|
|
|
|
|
|
'Kızım isterse başını açabilir'
Küçük oğlunun intihar girişiminde bulunduğu iddialarıyla konuşulan Sağlık Bakanı Recep Akdağ, eşine olan aşkından çocuklarıyla ilişkilerine her şeyi anlattı.
'Aile planlaması yaptık, 7 çocuk istedik 6 oldu'
Geçtiğimiz hafta küçük oğlunun intihar girişiminde bulunduğu haberleriyle üzülen Sağlık Bakanı Recep Akdağ, "Oğlumun intihar ettiği söylentilerine hastanede zehir tetkiki yapılması yol açtı" diyor. Ailesine düşkünlüğüyle bilinen Bakan Akdağ eşine bağlılığı konusunda ise şunları söylüyor: "Benim eşime olan aşkım çok iyi bilinir. Bizimki vuslata erince bitmediği gibi, her geçen gün arttı. Eşime hala çok aşığım".
Sağlık Bakanı Recep Akdağ'la ilgili ilk söylenebilecek "çocuklarına, ailesine çok düşkün biri" olabilir. Onlar için içi gidiyor. Öyle ki oğlu düşüp hastaneye kaldırıldığında çıkan "intihar etti" haberleri bile umurunda olmamış. Aynı sevgi selini karısına yönelik de yaşıyor. Karısından söz ederken "aşk" sözcüğünden hiç vazgeçmiyor. Tutku ve aşk kavramlarının kendisine hiç de uzak olmadığını söylüyor. Ama ne yazık ki bu aralar ardı ardına talihsizlikler yaşıyorlar. Geçtiğimiz hafta oğlu Ramazan dengesini kaybedip düşünce hastaneye kaldırıldı. Bakanı yurtdışı seyahatinden acil olarak döndüren kaza için "intihar" dendi. Ondan kısa süre önce de büyük oğlu Muhammed bir trafik kazası geçirmiş, kazayı kırıklarla atlatmıştı. O yüzden röportaj boyunca Bakan Akdağ, sık sık çocuklarına ve eşine duyduğu sevgiyi dile getirdi. Biz de onun çok farklı bir yönüne tanıklık ettik. Diyebilirim ki bu söyleşide karşımızda Sağlık Bakanı Recep Akdağ'dan çok, bir baba olan Recep Bey vardı.

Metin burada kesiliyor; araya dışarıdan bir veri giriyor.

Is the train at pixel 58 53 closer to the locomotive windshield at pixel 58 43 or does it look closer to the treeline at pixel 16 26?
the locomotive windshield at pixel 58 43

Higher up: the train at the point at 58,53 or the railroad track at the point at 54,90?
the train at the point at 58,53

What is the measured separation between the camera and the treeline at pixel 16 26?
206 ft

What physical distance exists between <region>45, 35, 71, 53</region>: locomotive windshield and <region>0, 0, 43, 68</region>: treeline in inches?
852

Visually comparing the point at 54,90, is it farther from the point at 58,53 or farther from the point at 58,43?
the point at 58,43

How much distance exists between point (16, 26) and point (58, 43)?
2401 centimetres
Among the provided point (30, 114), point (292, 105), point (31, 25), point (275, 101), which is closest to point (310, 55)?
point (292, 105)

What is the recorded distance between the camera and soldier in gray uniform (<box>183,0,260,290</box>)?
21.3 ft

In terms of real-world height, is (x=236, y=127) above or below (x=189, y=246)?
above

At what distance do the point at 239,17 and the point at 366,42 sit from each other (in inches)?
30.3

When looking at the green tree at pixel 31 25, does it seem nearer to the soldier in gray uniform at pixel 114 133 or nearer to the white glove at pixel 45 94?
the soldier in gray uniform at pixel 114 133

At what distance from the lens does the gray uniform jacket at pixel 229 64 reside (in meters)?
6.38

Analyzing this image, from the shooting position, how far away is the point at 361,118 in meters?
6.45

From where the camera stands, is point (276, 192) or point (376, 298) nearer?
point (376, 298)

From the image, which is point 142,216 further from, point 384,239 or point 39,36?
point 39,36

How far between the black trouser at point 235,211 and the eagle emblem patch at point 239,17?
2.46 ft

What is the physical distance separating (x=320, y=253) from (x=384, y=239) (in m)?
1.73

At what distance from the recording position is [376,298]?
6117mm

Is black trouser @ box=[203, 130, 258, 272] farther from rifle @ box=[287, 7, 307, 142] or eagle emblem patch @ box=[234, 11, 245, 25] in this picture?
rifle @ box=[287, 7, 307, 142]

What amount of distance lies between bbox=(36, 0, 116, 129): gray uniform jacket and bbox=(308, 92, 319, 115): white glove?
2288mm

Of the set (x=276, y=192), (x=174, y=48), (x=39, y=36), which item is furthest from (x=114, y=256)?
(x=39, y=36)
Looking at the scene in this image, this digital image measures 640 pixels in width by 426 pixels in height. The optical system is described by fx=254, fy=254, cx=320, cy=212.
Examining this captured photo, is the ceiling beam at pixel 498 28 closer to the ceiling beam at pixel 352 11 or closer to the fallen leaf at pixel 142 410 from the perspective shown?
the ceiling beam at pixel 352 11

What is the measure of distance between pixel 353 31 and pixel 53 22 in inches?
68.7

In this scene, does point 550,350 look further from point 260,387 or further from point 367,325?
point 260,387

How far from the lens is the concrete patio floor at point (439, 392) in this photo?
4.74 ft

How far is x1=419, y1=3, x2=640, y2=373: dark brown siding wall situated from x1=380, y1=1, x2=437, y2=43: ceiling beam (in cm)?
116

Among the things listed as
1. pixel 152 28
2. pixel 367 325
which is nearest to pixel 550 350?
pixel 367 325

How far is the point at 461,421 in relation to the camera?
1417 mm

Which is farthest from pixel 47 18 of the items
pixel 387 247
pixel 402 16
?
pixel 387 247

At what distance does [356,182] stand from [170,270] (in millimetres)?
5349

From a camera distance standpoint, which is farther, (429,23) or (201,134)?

- Moraliniz nasıl? - Her anne baba gibi biz de çocuklarımızın başına en ufak bir şey gelse üzülüyoruz. Büyük oğlum bir trafik kazası geçirdi, küçük oğlum geçen hafta hastaneye kaldırıldı biliyorsunuz. Bir taraftan da şükrediyoruz, sonuçta çocuklarımız sıhhatli olarak bizimle birlikte diye. Arka arkaya geldi bunlar.
- Bunları bir tür sınanma olarak mı görüyorsunuz? Biz takdire inanırız. İnsanlar tedbirlerini alırlar, hayatı yaşarken önceden hazırlanmak gerekir. Tedbiri alıp takdire de katlanacağız. Bu tür sıkıntılara karşı bizi en güçlü kılan husus da budur.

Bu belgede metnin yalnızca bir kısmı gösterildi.